Wright Makes It Right

Architect Frank Lloyd Wright, 77, dislikes buildings "all dressed up in military fashion, heels together, eyes front. . . ." He makes his houses lie flat on the ground and stretch out. To his followers, the old master is a modern Michelangelo whose sculptures can be lived in.

Wright's latest, a country house for wealthy stockbroker Gerald Loeb, has yet to be built, but a 6 ft. by 12 ft. model went on view last week in Manhattan's Museum of Modern Art. Designed for a barren hilltop, the Loeb house was to be as low, flat and full of wrinkles as an unmade Japanese bed.

Wright laid out a jigsaw puzzle of pierced roofs, gardens, lawns, curving walls and pools. The circular swimming pool, hollowed out around the edge, has columns under water as well as above, enclosing a glassed-in submarine gaxden. Said Wright: "The average swimming pool looks to me like a glorified bathtub.

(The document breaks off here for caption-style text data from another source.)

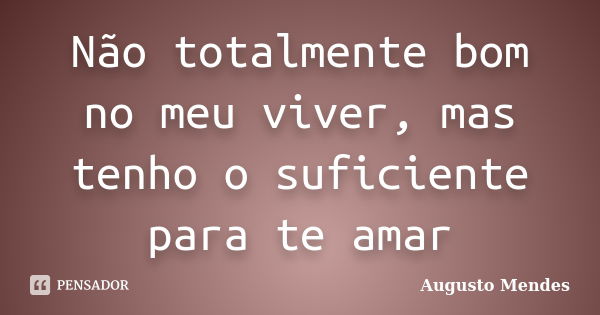 Não totalmente bom no meu viver, mas tenho o suficiente para te amar... Frase de Augusto Mendes.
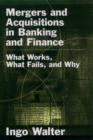Image for Mergers and acquisitions in banking and finance: what works, what fails and why?
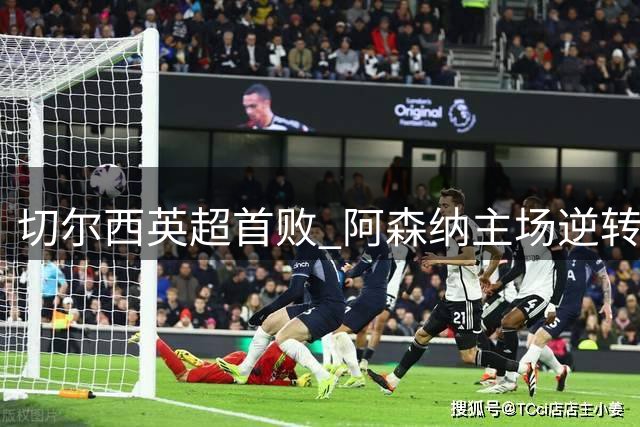切尔西英超首败 阿森纳主场逆转取胜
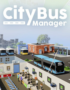 Promotional illustration for CityBus Manager showing a bus depot: parked buses, a brick building, and people at service counters beneath the game logo.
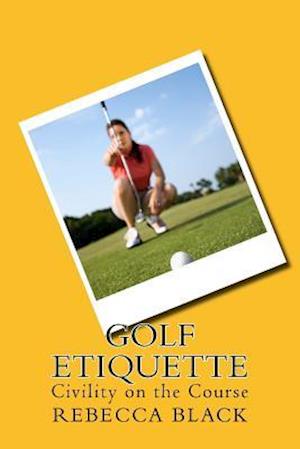 Golf Etiquette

Sleeping Turrets. Most startling feature was in the chimney: a vertical window through which Loeb would be able to watch the smoke and flame from his hearth, ascending like mercury in a thermometer. The bedrooms, designed to be dark, had no window except a narrow band of glass around the roof-edge. They were circular, air-conditioned "sleeping turrets," cork-lined for added coziness.

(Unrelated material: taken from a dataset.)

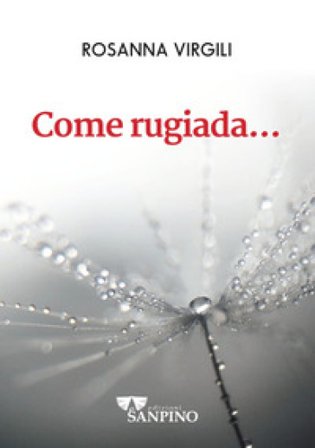 Come rugiada... Rosanna Virgili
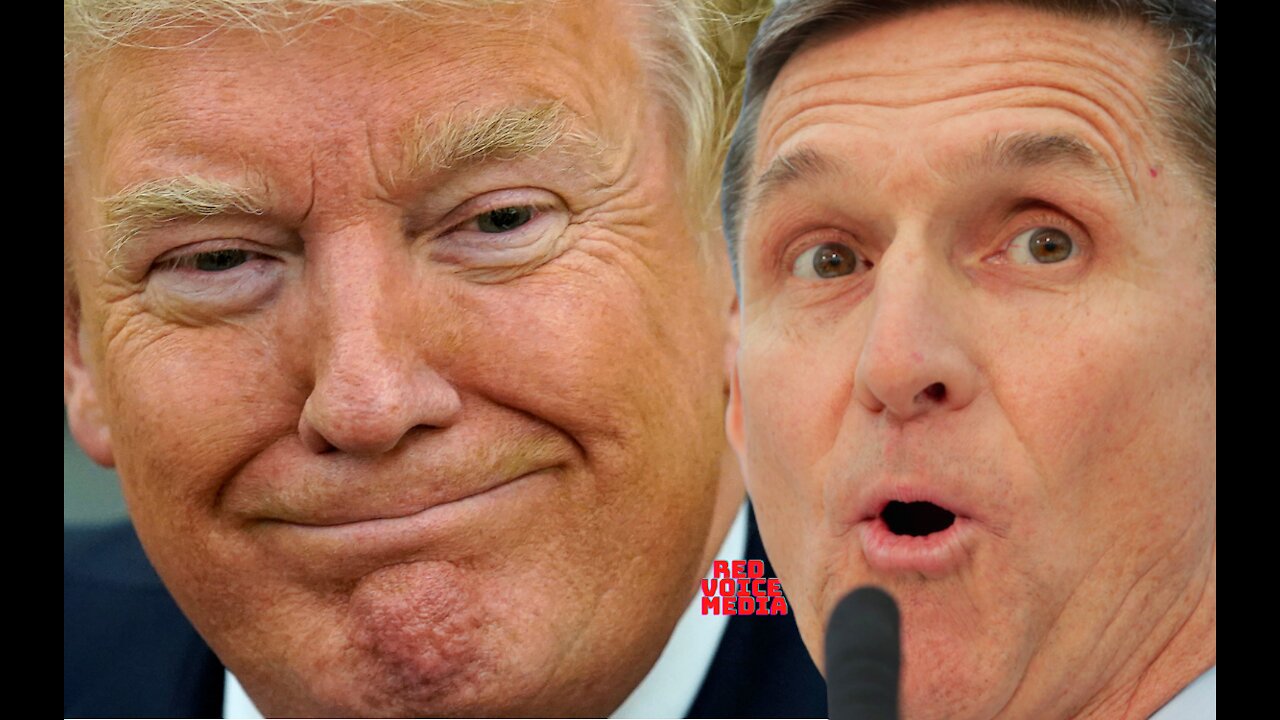General Flynn Releases Trump Video: Now It's Our Turn And The Gloves Are Off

The neighbors in Redding, Conn, are already muttering that Loeb's horizontal hideaway will not fit in with their colonial-style mansions, but Loeb confidently expects it to be far better suited to "modern Connecticut living" than theirs.

A money-wise, 52-year-old bachelor, Loeb recently toured the Midwest to see Wright's houses for himself. He admits that the temperamental old architect's notions are sometimes impractical in small ways, but thinks that living in a Wright-designed house will be worth a little inconvenience. Says Loeb happily: "Wright is good and he knows he's good."